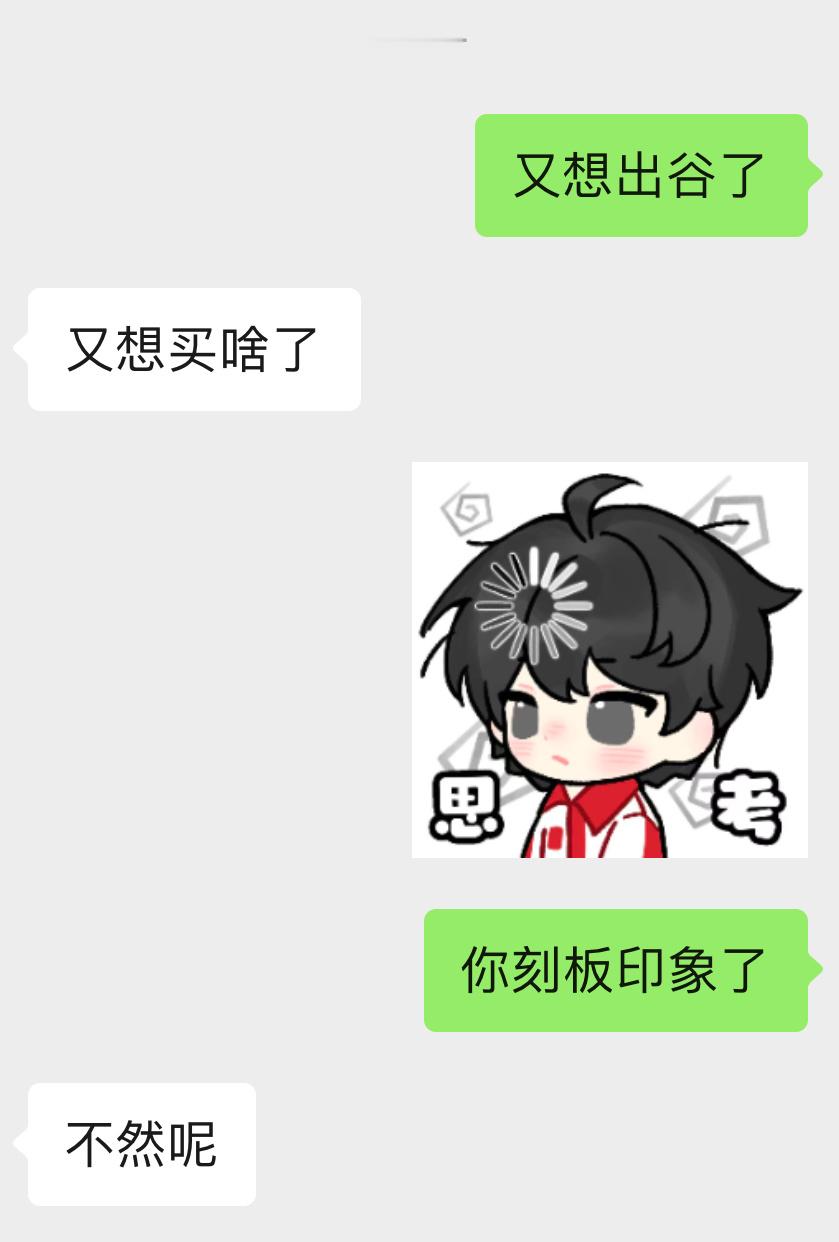 分享两则 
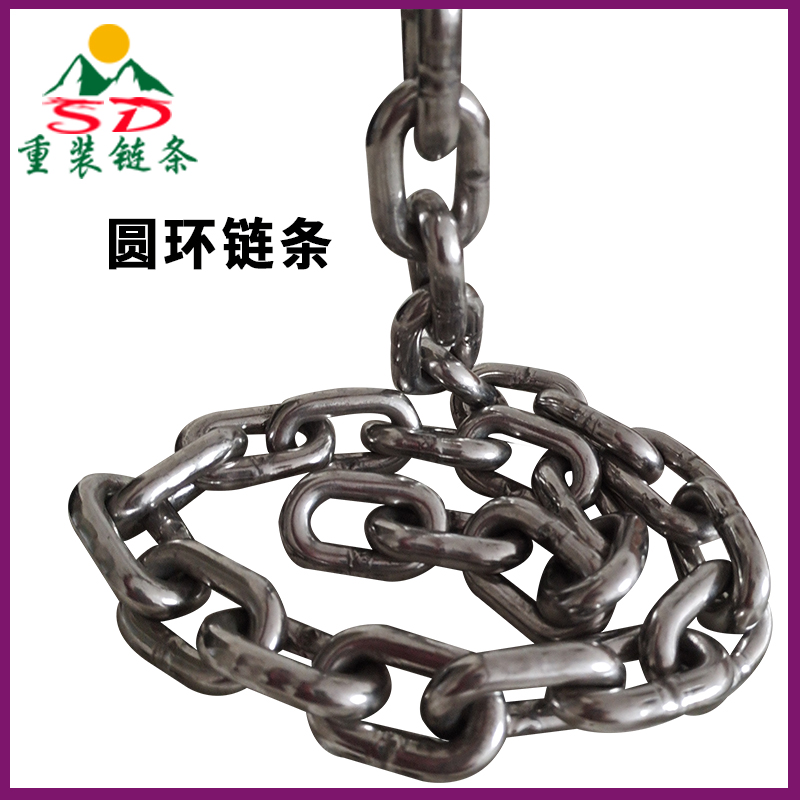 g80不锈钢圆环链条 工业镀锌铁链护栏链条 不锈钢起重吊装链条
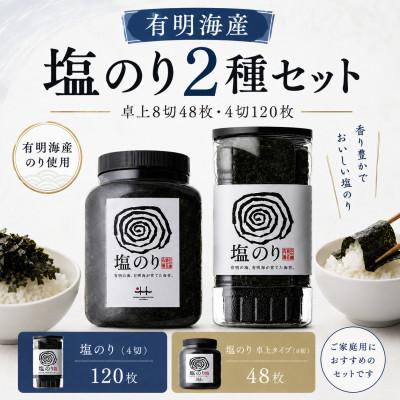 ふるさと納税 みやま市 有明海産 塩のり2種セット 卓上8切48枚・4切120枚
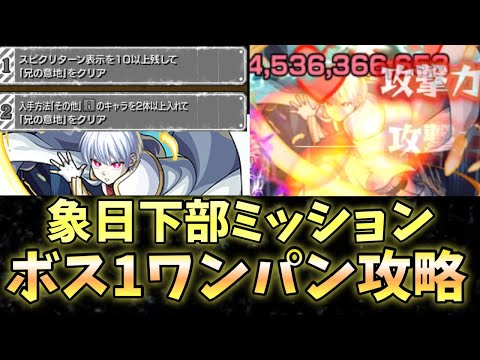 【モンスト】象日下部 ミッションをボス1ワンパンで終わらせるのが楽すぎた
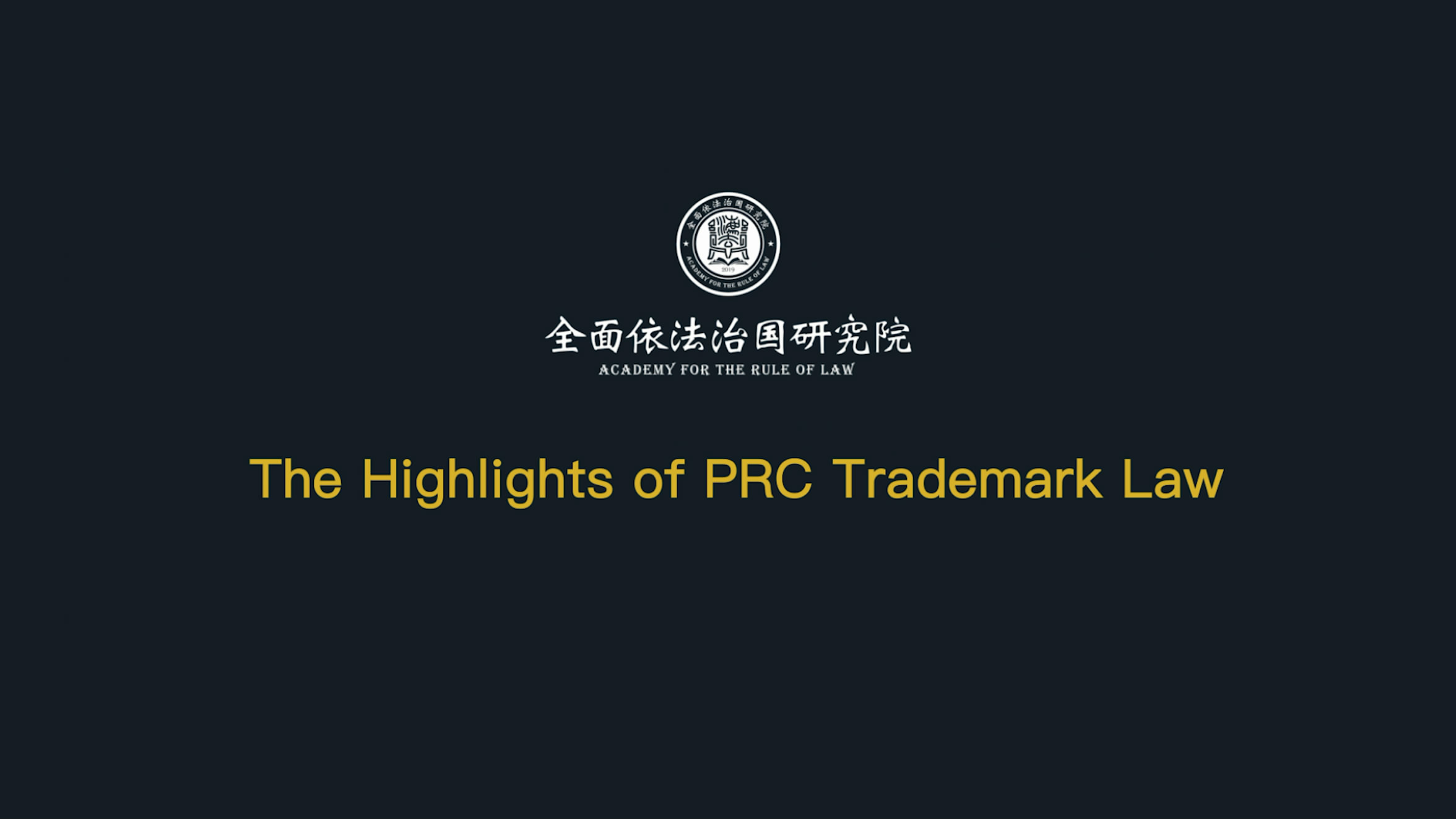 The Highlights of PRC Trademark Law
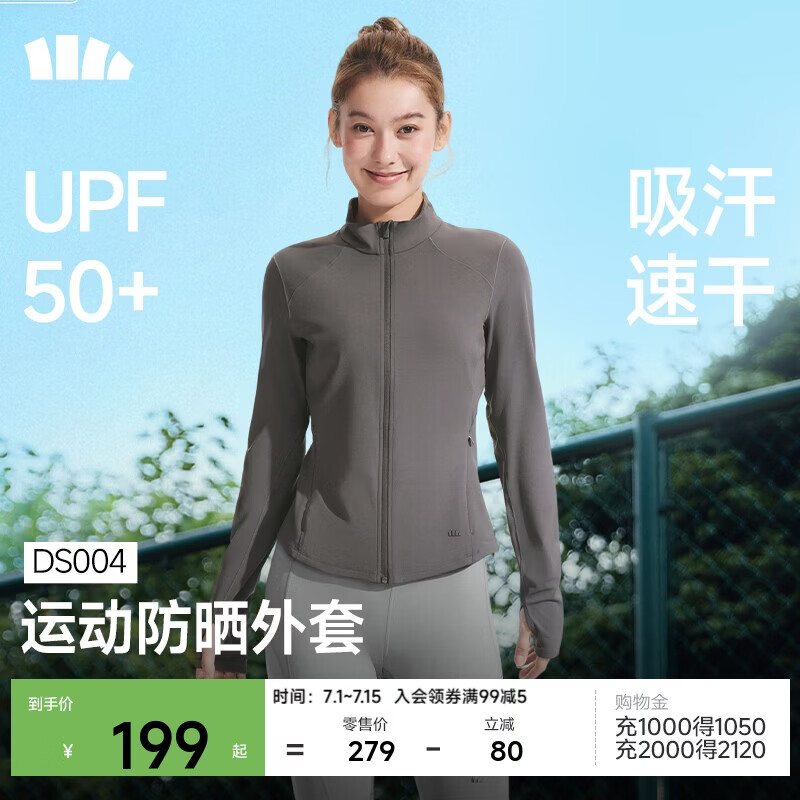 蕉下（beneunder）防晒衣女士户外轻量修身款立领外套26春夏新品DS004石墨灰M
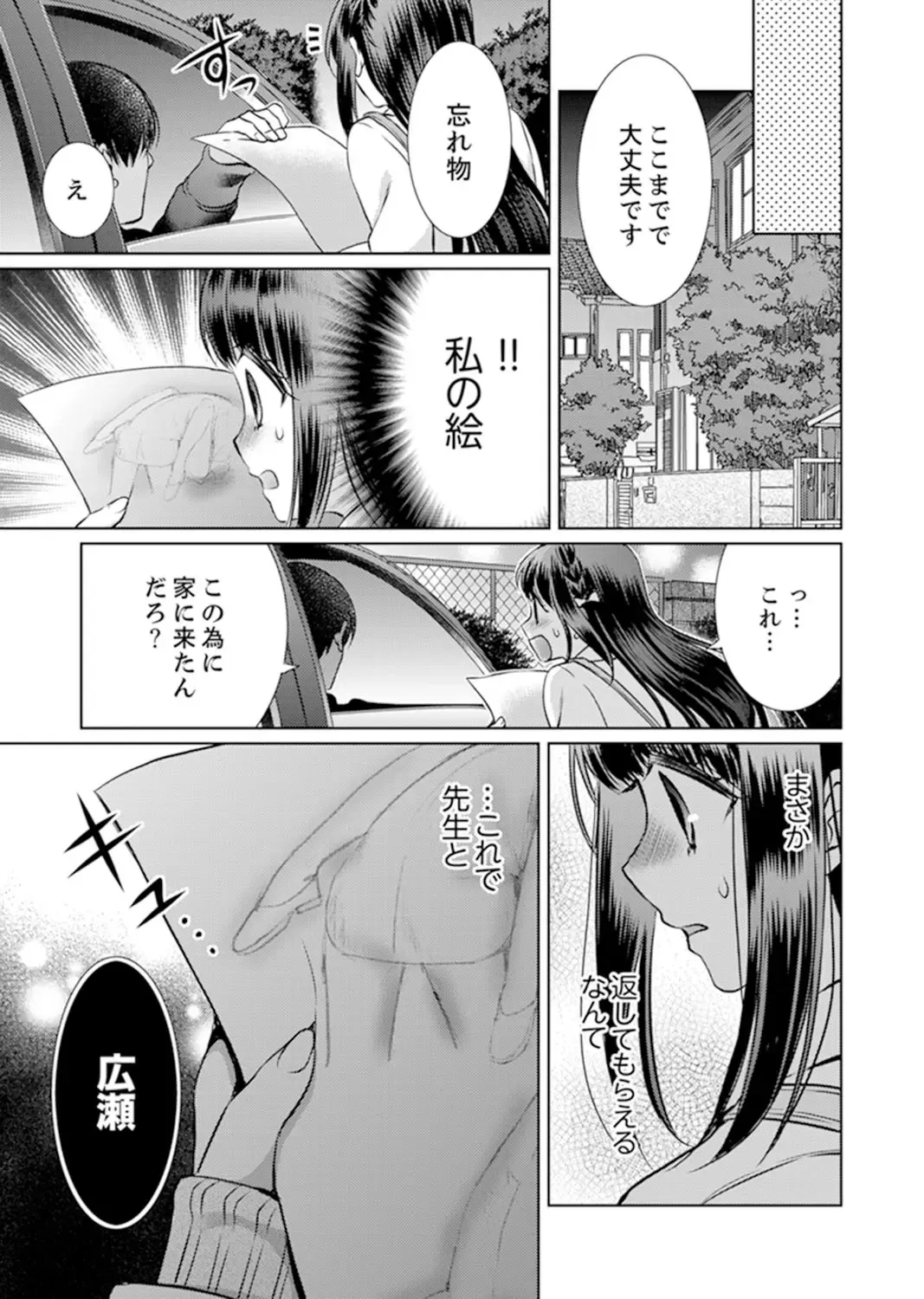 [Andou Jirou] 7 Jikan Me, Choukyou ― Watashi no Naka ga Sensei de Yogosa reteiku… Fhentai.net - Page 121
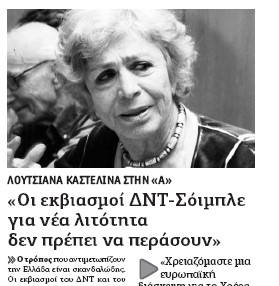 luciana castellina giornale syriza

====

**What you are asked to do**
Pictures are to be omitted; otherwise, every line from the first line of the listing through the line containing "[Andou Jirou] 7" must be reproduced exactly, both ends included.

**Task solution**
 分享两则 
 g80不锈钢圆环链条 工业镀锌铁链护栏链条 不锈钢起重吊装链条
 ふるさと納税 みやま市 有明海産 塩のり2種セット 卓上8切48枚・4切120枚
 【モンスト】象日下部 ミッションをボス1ワンパンで終わらせるのが楽すぎた
 The Highlights of PRC Trademark Law
 蕉下（beneunder）防晒衣女士户外轻量修身款立领外套26春夏新品DS004石墨灰M
 [Andou Jirou] 7 Jikan Me, Choukyou ― Watashi no Naka ga Sensei de Yogosa reteiku… Fhentai.net - Page 121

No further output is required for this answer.